Texto de origem:

►

O juiz, que se aposentou há 10 anos como desembargador, destaca ainda que o Opala de JK não estava em boas condições. “Pode ter esbarrado no ônibus, mas não foi culpa do Josias, motorista da Cometa”, recorda. O carro dirigido pelo motorista do ex-presidente teria sido fechado por um ônibus da Viação Cometa, perdido o controle, atravessado a pista – no quilômetro 165 da Rodovia Presidente Dutra, próximo a Resende (RJ) – e sido atingido por uma carreta Scania.

Dos holofotes ao hobby

Outro caso que passou pelo crivo de Vitorino e também se destacou na história do Judiciário brasileiro foi o do advogado Leopoldo Heitor e de Dana de Teffé. Heitor foi acusado de matar Dana, uma milionária tcheca com o objetivo de ficar com a herança. Ela sumiu quando viajava de carro do Rio de Janeiro para São Paulo na companhia de Heitor. Ele conseguiu ser absolvido se valendo do princípio de que só existe crime de assassinato se houver cadáver.

◄

Objetivo:
Transcreva o texto acima por inteiro, sem alterar nenhuma palavra ou sinal de pontuação. Baseie-se somente no texto acima.

(Trechos de dados de perguntas espaciais)
►

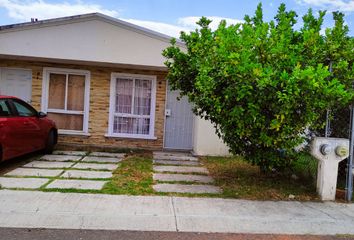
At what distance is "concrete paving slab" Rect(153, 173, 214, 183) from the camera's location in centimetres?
857

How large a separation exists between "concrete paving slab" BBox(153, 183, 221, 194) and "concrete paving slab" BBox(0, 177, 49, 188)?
7.12 feet

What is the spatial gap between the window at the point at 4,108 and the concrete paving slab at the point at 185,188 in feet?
12.5

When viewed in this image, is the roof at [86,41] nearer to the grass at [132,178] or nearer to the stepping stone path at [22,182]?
the grass at [132,178]

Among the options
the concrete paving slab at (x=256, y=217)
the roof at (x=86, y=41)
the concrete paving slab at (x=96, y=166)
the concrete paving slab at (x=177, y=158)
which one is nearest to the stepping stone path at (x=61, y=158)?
the concrete paving slab at (x=96, y=166)

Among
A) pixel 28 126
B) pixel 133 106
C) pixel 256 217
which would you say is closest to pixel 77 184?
pixel 28 126

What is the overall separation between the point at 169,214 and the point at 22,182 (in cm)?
321

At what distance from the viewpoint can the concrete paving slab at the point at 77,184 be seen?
24.5ft

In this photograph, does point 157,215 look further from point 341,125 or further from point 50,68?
point 50,68

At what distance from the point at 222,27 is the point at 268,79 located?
1.84 metres

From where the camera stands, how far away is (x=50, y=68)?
42.7 ft

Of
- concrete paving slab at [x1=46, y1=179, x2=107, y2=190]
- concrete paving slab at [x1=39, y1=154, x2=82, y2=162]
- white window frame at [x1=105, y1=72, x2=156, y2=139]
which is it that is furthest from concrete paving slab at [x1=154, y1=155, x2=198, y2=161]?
concrete paving slab at [x1=46, y1=179, x2=107, y2=190]

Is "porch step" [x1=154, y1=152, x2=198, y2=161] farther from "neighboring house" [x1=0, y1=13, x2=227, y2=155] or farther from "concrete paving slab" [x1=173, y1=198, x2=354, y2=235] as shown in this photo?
"concrete paving slab" [x1=173, y1=198, x2=354, y2=235]

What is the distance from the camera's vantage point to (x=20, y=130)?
9.29 meters

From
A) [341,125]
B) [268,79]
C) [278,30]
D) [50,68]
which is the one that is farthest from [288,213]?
[50,68]
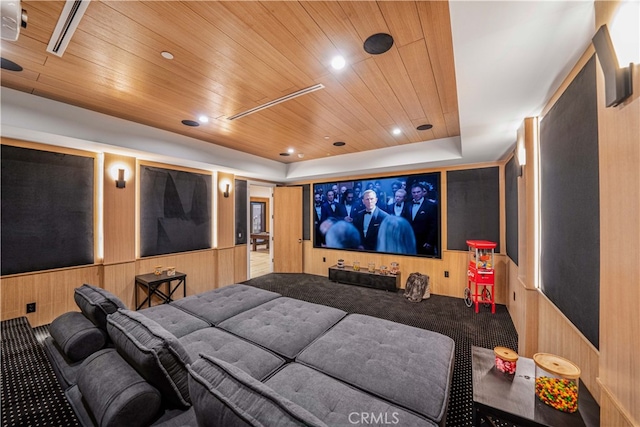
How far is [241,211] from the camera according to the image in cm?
553

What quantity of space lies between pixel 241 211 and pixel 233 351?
412 centimetres

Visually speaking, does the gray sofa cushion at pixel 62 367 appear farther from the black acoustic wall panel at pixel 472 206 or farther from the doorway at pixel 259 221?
the doorway at pixel 259 221

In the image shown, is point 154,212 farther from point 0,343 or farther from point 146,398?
point 146,398

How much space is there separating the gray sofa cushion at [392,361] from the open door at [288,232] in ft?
13.9

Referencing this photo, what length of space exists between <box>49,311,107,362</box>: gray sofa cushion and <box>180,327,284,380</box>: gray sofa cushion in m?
0.52

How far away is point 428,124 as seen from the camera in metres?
3.31

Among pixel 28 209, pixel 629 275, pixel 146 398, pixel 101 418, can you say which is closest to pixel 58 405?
pixel 101 418

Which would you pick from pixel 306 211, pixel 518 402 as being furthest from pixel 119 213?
pixel 518 402

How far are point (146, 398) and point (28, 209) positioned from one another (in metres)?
3.34

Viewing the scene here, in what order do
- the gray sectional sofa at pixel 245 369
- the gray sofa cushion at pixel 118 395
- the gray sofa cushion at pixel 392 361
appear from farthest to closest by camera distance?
the gray sofa cushion at pixel 392 361 < the gray sofa cushion at pixel 118 395 < the gray sectional sofa at pixel 245 369

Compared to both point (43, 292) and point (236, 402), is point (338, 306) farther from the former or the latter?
point (43, 292)

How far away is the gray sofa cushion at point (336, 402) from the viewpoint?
117 cm

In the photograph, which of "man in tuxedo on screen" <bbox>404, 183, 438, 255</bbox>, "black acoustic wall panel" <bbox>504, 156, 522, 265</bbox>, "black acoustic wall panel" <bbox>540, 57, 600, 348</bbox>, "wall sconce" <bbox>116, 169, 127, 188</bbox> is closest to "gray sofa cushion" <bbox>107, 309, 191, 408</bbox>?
"black acoustic wall panel" <bbox>540, 57, 600, 348</bbox>

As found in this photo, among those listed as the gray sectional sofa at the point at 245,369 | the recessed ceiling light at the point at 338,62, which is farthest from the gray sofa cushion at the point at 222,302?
the recessed ceiling light at the point at 338,62
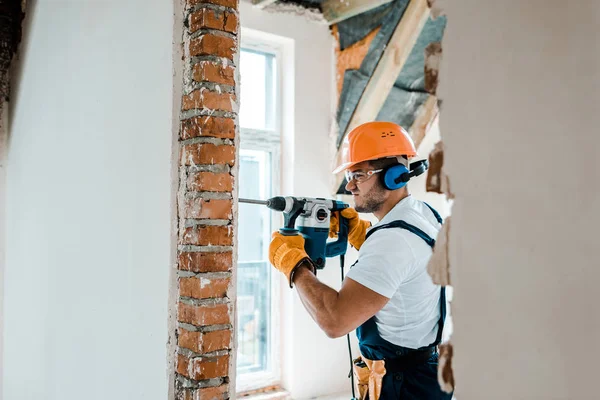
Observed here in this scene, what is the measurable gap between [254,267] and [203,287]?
1.79 m

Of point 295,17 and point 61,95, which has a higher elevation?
point 295,17

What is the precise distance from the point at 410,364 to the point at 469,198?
1255 millimetres

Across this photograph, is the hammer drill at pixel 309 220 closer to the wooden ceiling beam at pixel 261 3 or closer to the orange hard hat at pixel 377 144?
the orange hard hat at pixel 377 144

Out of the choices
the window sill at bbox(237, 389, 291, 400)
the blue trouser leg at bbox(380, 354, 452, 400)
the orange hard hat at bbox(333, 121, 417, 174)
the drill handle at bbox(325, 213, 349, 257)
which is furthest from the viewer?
the window sill at bbox(237, 389, 291, 400)

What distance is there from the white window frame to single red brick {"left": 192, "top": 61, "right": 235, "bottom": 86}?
5.37 feet

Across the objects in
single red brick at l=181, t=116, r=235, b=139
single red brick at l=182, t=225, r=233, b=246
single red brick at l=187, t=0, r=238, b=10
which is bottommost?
single red brick at l=182, t=225, r=233, b=246

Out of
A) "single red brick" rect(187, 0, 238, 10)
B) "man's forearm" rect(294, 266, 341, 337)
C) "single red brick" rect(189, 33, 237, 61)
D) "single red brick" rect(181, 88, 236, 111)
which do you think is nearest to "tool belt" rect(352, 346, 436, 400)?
"man's forearm" rect(294, 266, 341, 337)

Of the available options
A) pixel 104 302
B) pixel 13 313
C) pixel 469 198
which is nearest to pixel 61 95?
pixel 104 302

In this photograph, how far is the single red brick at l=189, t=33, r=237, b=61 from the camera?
136cm

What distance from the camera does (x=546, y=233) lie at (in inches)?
20.3

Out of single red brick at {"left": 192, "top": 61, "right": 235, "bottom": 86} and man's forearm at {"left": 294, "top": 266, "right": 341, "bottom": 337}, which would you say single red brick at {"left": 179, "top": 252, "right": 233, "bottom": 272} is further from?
single red brick at {"left": 192, "top": 61, "right": 235, "bottom": 86}

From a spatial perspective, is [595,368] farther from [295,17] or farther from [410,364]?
[295,17]

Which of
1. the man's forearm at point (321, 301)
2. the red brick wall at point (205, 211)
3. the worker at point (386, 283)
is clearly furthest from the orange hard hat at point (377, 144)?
the red brick wall at point (205, 211)

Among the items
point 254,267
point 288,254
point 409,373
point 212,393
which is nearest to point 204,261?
point 212,393
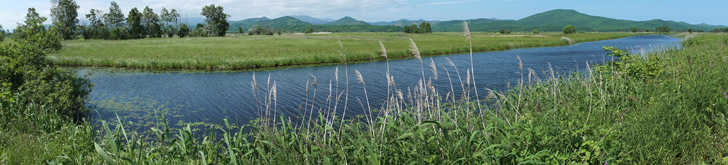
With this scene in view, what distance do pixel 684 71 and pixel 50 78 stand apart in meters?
18.2

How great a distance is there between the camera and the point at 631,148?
500 cm

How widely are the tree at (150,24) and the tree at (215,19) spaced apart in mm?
14088

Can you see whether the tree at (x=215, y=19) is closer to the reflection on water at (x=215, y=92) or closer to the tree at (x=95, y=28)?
the tree at (x=95, y=28)

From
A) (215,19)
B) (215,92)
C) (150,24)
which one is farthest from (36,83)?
(215,19)

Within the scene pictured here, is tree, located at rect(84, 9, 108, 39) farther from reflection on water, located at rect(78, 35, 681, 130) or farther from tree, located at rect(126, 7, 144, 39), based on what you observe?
reflection on water, located at rect(78, 35, 681, 130)

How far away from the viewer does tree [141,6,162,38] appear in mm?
97500

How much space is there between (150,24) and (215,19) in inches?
744

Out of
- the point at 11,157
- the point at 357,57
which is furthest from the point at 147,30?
the point at 11,157

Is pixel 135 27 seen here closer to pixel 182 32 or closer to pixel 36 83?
pixel 182 32

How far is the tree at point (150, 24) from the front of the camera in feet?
320

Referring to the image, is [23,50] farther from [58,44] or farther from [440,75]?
[440,75]

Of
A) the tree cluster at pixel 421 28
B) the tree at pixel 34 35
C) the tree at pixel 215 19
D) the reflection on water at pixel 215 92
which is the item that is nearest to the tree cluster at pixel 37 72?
the tree at pixel 34 35

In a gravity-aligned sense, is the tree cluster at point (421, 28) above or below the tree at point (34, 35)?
above

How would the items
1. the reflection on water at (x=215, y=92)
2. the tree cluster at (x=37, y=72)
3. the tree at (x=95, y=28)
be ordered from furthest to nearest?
the tree at (x=95, y=28)
the reflection on water at (x=215, y=92)
the tree cluster at (x=37, y=72)
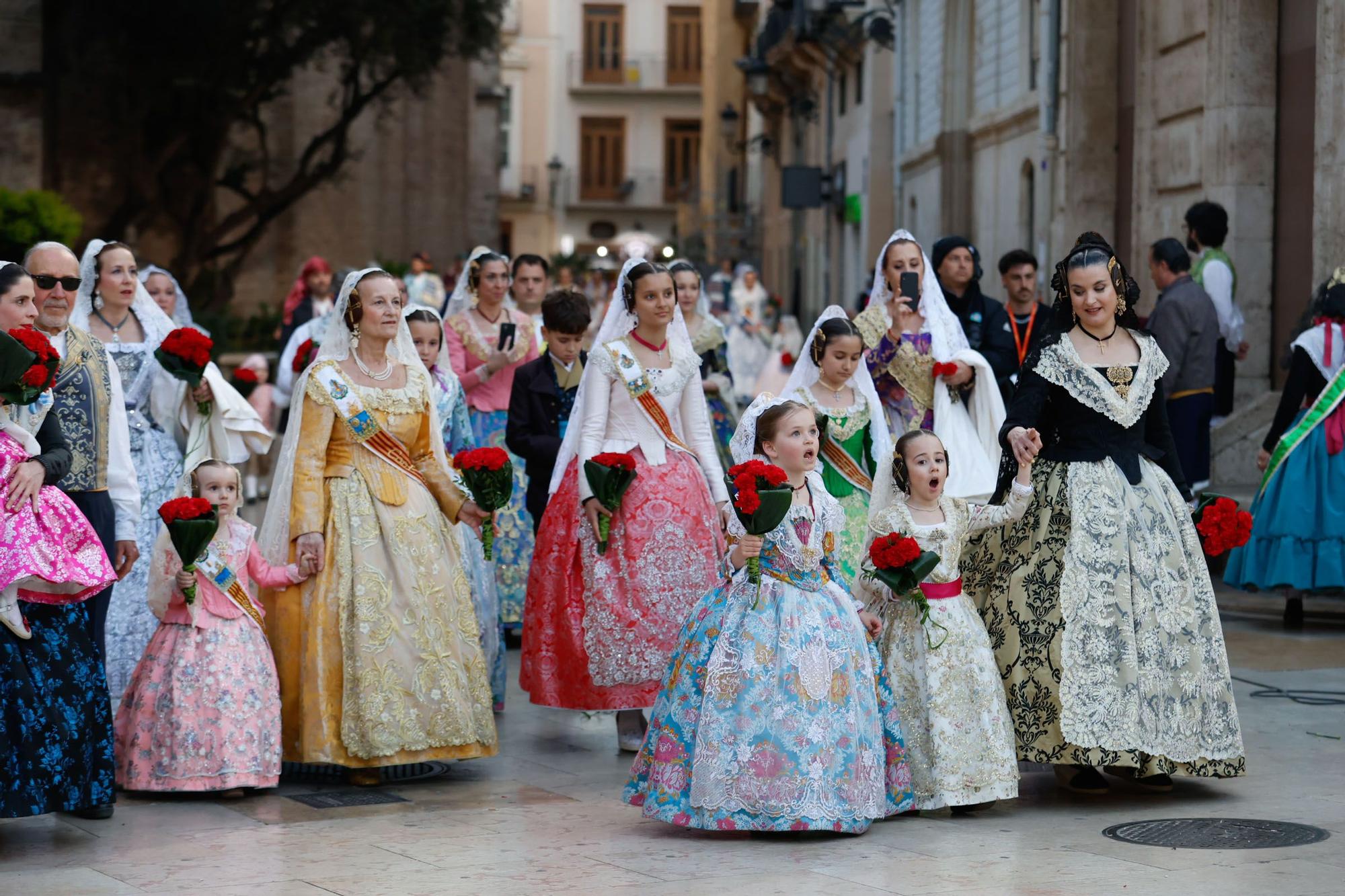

◄

Resolução da tarefa:
O juiz, que se aposentou há 10 anos como desembargador, destaca ainda que o Opala de JK não estava em boas condições. “Pode ter esbarrado no ônibus, mas não foi culpa do Josias, motorista da Cometa”, recorda. O carro dirigido pelo motorista do ex-presidente teria sido fechado por um ônibus da Viação Cometa, perdido o controle, atravessado a pista – no quilômetro 165 da Rodovia Presidente Dutra, próximo a Resende (RJ) – e sido atingido por uma carreta Scania.

Dos holofotes ao hobby

Outro caso que passou pelo crivo de Vitorino e também se destacou na história do Judiciário brasileiro foi o do advogado Leopoldo Heitor e de Dana de Teffé. Heitor foi acusado de matar Dana, uma milionária tcheca com o objetivo de ficar com a herança. Ela sumiu quando viajava de carro do Rio de Janeiro para São Paulo na companhia de Heitor. Ele conseguiu ser absolvido se valendo do princípio de que só existe crime de assassinato se houver cadáver.